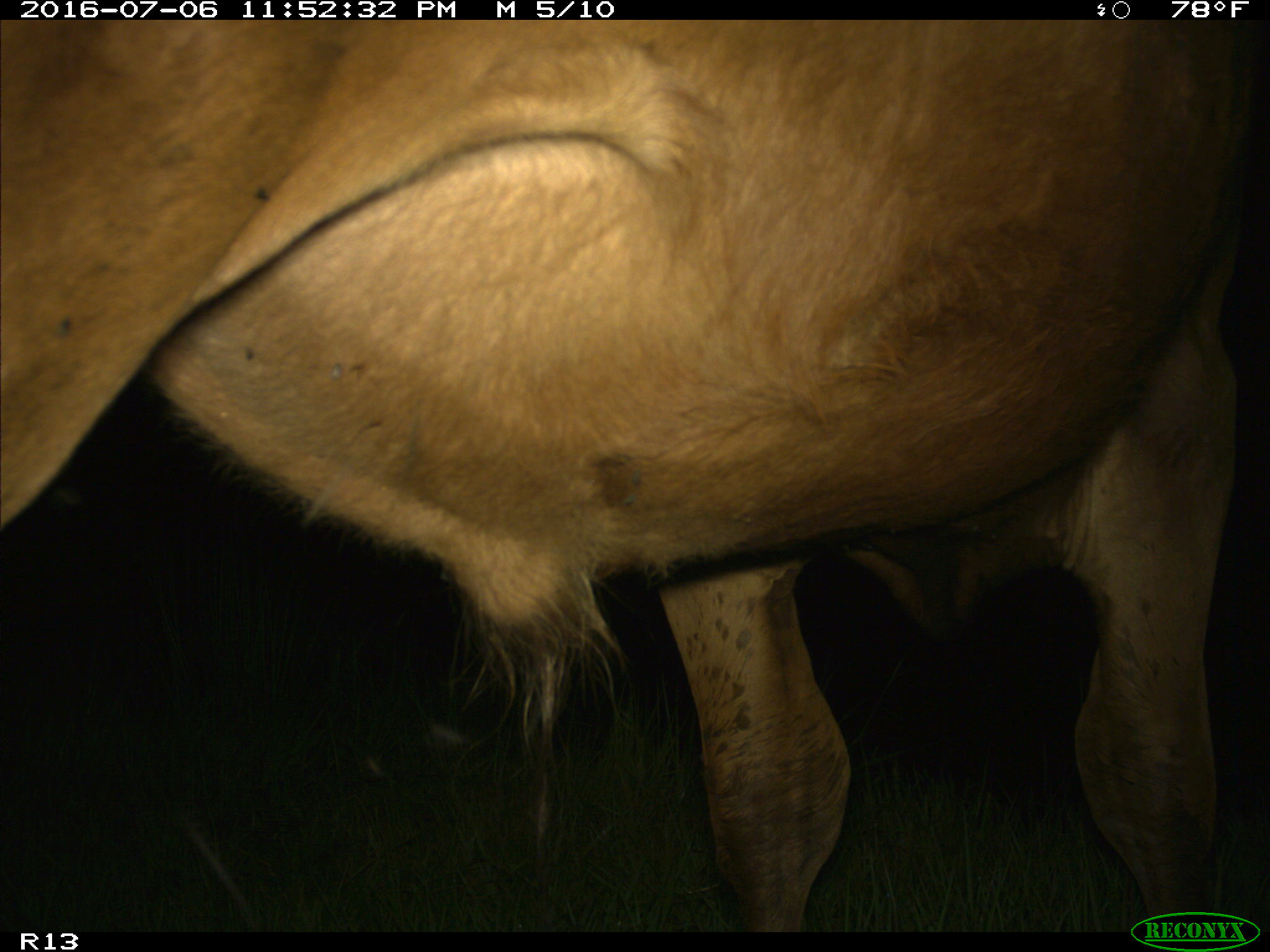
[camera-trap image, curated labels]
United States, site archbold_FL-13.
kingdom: Animalia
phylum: Chordata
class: Mammalia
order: Artiodactyla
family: Bovidae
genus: Bos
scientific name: Bos taurus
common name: domestic cow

◆ ◆ ◆

_Your assignment_.
The required output is every line from the one that holds "kingdom: Animalia" through the last line of the listing above, retyped exactly and with nothing else.

_Result for this task_.
kingdom: Animalia
phylum: Chordata
class: Mammalia
order: Artiodactyla
family: Bovidae
genus: Bos
scientific name: Bos taurus
common name: domestic cow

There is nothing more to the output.